AMERICAN GO E JOURNAL: News from the American Go Association
April 26, 2004
In This Edition:
U.S. GO NEWS Feng Yun In Hoboken Tonight; Grand Rapids Tourney Postponed; Yu Tops In Toronto; Nelson Victorious In Vermont; Wanna Host A Go Congress?; BGA Members Welcomed; Wilcox Releases Sector Fights; Goodell Redux
WORLD GO NEWS China And Korea To Battle It Out In Prestigious Ing Cup Semi-Finals; One Season Ends, Another Begins; Shiu Wins First Durham Go Tournament; Other World Go News In Brief
GAME COMMENTARY: Female Meijins, An Opening Problem And A Quiz
YOUR MOVE: Shuko‘s Dictionary
THE TRAVELING BOARD: Report from Shanghai
LESSONS FROM NEWBIES
CALENDAR OF EVENTS
ATTACHED FILES: 2004.04.26.go4go.commentary.sgf; 2004.04.26 Ing championship Cha Vs Zhou.sgf; 2004.04.26.Kiseido Opening Problem.sgf; 2004.04.26 Nakayama NS-6.pdf
U.S. GO NEWS
FENG YUN IN HOBOKEN TONIGHT: Feng Yun, 9P will lecture tonight at the Hoboken Go Club. The lecture runs 7-11P at the Howe Center Building on the campus of Stevens Institute of Technology in Hoboken, New Jersey. Info: Larry Russ; 201-216-5379; firstname.lastname@example.org Directions: http://personal.s tevens.edu/~lruss/Directions.htm
GRAND RAPIDS TOURNEY POSTPONED: The May 8 Grand Rapids Go Tournament is being rescheduled, reports David Hast of the Grand Rapids Go Club. “We overlooked a major event in downtown Grand Rapids that day which brings tens of thousands of people into the vicinity of our tournament site,” says David. “Traffic, parking, etc. will be very difficult that day.” The tournament will be moved back to either May 15 or 22; look for an announcement soon.
YU TOPS IN TORONTO: Zhiqi Yu, 7d won the Toronto Open, held April 17-18. His perfect 6-0 result earned him the top honors and the $350 first-place prize. “Advertising in the E-Journal resulted in 15 players from the USA making the trip to Toronto which greatly improved the competition,” reports organizer Frank Monks. Fifty-six players participated, including 32 at the dan level.
Complete results: Championship (Open Section): 1st: Yu, Zhiqi, 7d (Canada); 2nd: Kim, Young, 6d (CA); 3rd: Sedgwick, James, 6d (Can); 4 Dan to 3 Dan: 1st: Wong, Vincent, 4d (Can); 2nd: Yan, Calvin, 4d (Can); 3rd: Guo, Jared, 3d (Can); 2 Dan to 1 Dan: 1st: Galfaso, Lucas, 1d (US); 2nd: Rosenblatt, Greg, 2d (US); 3rd: Weldon, Alex, 2d (Can); 1 Kyu to 9 Kyu: 1st: Frankel-Goldwater, 6k (US); 2nd: McDermott, Tom, 6k (Can); 3rd: Saiyan, Aleks, 2k (Can); 10 Kyu to 28 Kyu: 1st: Sun, Cody, 18k (Can); 2nd: Lipatov, Peter, 11k (Can); 3rd: Davis, Steven, 17k (US).

**Task**
Copy the go newsletter from "YU TOPS IN TORONTO: Zhiqi" to "the dan level.", replacing "organizer" with "director". Nothing in the listing is needed.

**Dataset content**
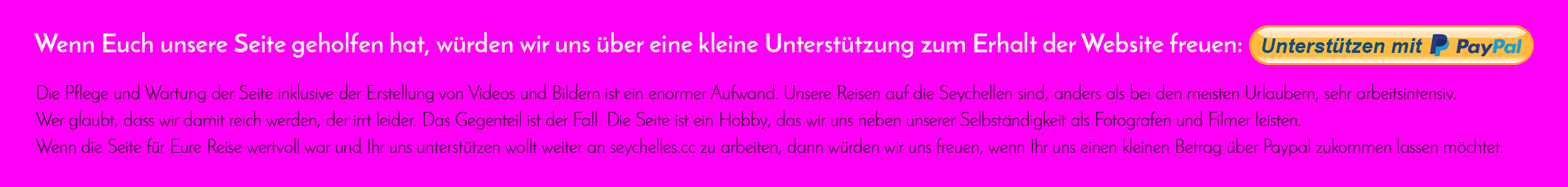 Wenn Euch unsere Seite geholfen hat, würden wir uns über eine kleine Unterstützung zum Erhalt der Website freuen: Unterstützen mit PayPal

Die Pflege und Wartung der Seite inklusive der Erstellung von Videos und Bildern ist ein enormer Aufwand. Unsere Reisen auf die Seychellen sind, anders als bei den meisten Urlaubern, sehr arbeitsintensiv.
Wer glaubt, dass wir damit reich werden, der irrt leider. Das Gegenteil ist der Fall. Die Seite ist ein Hobby, das wir uns neben unserer Selbständigkeit als Fotografen und Filmer leisten.
Wenn die Seite für Eure Reise wertvoll war und Ihr uns unterstützen wollt weiter an seychelles.cc zu arbeiten, dann würden wir uns freuen, wenn Ihr uns einen kleinen Betrag über Paypal zukommen lassen möchtet.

**Written reply**
YU TOPS IN TORONTO: Zhiqi Yu, 7d won the Toronto Open, held April 17-18. His perfect 6-0 result earned him the top honors and the $350 first-place prize. “Advertising in the E-Journal resulted in 15 players from the USA making the trip to Toronto which greatly improved the competition,” reports director Frank Monks. Fifty-six players participated, including 32 at the dan level.